Can you almost feel her pain? Every day, for 12 long years she lived with this thing. Every day for 12 years she had to change the bloody bandages. Every day she had to live with the sights and smells and weakness of her problem. Every day she mustered up a little hope to go on. Every day she prayed - and nothing happened. Every day she was on the lookout for someone new that offered her a little hope - and every day she was disappointed.
I can imagine her on her way home from another disappointing check-up, head down, fighting tears, lip trembling - and then she is swallowed up in a sea of people. She asks someone “what’s going on?”
And they tell her “Jesus, the great Healer is passing through town!”
Her head lifts up, she picks Jesus out of the crowd, and something about Him inspires hope in her heart. Was it His kind face and gentle eyes? Was it the aurora of authority about Him? Was it the way everyone respected Him and talked about Him? We don’t know. But we do know this woman found the faith to push her way through the crowd to Jesus.
Have you ever tried to push your way through the crowd to get to someone? I have, and it isn’t easy. You have to be determined to do it. This woman was. She made her way through the mob, only to find Jesus surround by a bunch of big, husky fisherman. She couldn’t bull her way past them. But her faith kicked in and she said to herself, “If I can just touch Him; if I can just touch his clothes - I will be healed.” And she was!
I’ve thought a lot about this incident. It is such a wonderful story of faith and hope and healing and Jesus’ power. It has a lesson for all of us. We may not have an incurable disease like this woman, but we have experienced her desperation; her hopelessness; her need for a miraculous touch. We have all experienced a time we have been desperate for a loving, gentle touch from Jesus.
I have found that our greatest blessings often come after our greatest desperation. The greatest healing often comes only after our greatest hurt. Our greatest delivery comes only after we realize how great is our bondage. Our greatest joy often comes after our greatest sorrow.
That knowledge ought to influence how we look at our problems and trials and pain. It is in the midst of our darkest night that we need to believe that “joy comes in the morning. It is when we are facing our biggest problem that we need to get ready for our biggest solution. When we are at our weakest –our greatest strength is just around the corner.

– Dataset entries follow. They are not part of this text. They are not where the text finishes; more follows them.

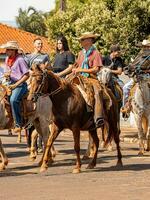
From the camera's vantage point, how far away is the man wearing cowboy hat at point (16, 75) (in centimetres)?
1562

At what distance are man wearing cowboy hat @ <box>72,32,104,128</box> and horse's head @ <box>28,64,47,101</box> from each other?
1005 millimetres

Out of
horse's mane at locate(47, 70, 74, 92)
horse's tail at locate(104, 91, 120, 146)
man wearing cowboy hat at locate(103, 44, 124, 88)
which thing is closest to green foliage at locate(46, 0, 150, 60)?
man wearing cowboy hat at locate(103, 44, 124, 88)

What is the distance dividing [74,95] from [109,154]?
3.95 m

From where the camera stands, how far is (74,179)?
13.5m

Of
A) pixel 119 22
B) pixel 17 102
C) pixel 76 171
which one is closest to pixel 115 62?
pixel 17 102

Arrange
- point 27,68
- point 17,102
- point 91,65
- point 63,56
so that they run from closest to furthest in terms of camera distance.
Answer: point 91,65, point 27,68, point 17,102, point 63,56

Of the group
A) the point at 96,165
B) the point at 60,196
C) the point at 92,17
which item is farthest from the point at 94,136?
the point at 92,17

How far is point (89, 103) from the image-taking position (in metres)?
15.0

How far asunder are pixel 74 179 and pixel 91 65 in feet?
9.67

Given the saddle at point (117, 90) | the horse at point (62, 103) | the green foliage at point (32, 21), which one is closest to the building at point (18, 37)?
the green foliage at point (32, 21)

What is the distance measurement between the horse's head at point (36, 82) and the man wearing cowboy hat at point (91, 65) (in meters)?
1.00

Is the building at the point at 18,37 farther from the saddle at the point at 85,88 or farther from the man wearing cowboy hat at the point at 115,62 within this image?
the saddle at the point at 85,88

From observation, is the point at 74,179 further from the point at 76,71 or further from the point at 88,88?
the point at 76,71

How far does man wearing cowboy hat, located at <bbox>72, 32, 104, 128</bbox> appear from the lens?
49.6ft
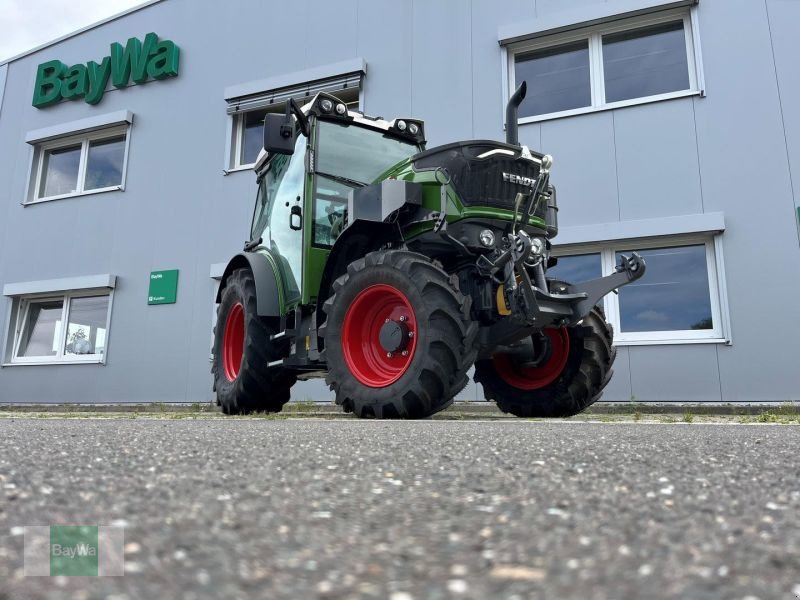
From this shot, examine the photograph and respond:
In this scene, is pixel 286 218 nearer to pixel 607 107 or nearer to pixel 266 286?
pixel 266 286

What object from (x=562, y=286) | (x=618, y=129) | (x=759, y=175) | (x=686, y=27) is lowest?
(x=562, y=286)

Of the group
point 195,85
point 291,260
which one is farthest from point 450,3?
point 291,260

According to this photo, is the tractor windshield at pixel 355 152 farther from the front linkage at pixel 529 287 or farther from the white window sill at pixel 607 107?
the white window sill at pixel 607 107

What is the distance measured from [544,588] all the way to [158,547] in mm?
467

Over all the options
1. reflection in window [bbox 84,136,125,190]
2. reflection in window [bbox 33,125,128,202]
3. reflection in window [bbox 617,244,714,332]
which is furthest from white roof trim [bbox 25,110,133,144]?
reflection in window [bbox 617,244,714,332]

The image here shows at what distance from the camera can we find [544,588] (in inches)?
26.3

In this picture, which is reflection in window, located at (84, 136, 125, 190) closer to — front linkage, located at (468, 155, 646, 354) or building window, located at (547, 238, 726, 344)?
building window, located at (547, 238, 726, 344)

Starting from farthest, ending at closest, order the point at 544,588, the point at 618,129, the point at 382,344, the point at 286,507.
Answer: the point at 618,129, the point at 382,344, the point at 286,507, the point at 544,588

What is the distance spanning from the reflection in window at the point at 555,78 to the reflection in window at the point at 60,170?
313 inches

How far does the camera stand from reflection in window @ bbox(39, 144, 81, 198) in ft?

The spiritual truth is that our greatest blessings come after our greatest desperation. Before this woman’s blessing; before she realized her heart’s desire- was, first of all, the endurance of pain. I don’t know how much pain she was suffering. I can only imagine at how much pain Jairius was suffering. I know I would be tremendously hurt if anything happened to one of my kids or grandkids. We usually just don’t appreciate what we have until it’s gone. We take things for granted. I know I did. I took my health for granted - until one day I experienced the tremendous pain of having my chest cut open and my heart worked on. The pain was so great that I just wanted to die - but they wouldn’t let me!
As I lay on that hospital bed, all alone, in incredible pain - I felt like hell couldn’t be much worse. Of course it could and is - but I felt pretty bad. But from that endurance of pain, came an appreciation for my health that I never had before. Every day I thank God for my health. It’s wonderful to be strong and healthy and to feel good. Every day is a blessing, but I didn’t appreciate it until I had to endure pain.
This woman also had to 2) endure the shame of her disease. It wasn’t as bad as the lepers of Jesus’ day. They were ostracized and shunned. They were humiliated. When people approached them they had to yell, “unclean! unclean!” When they got too close, people would throw rocks at them to drive them away. They daily lived with and endured shame.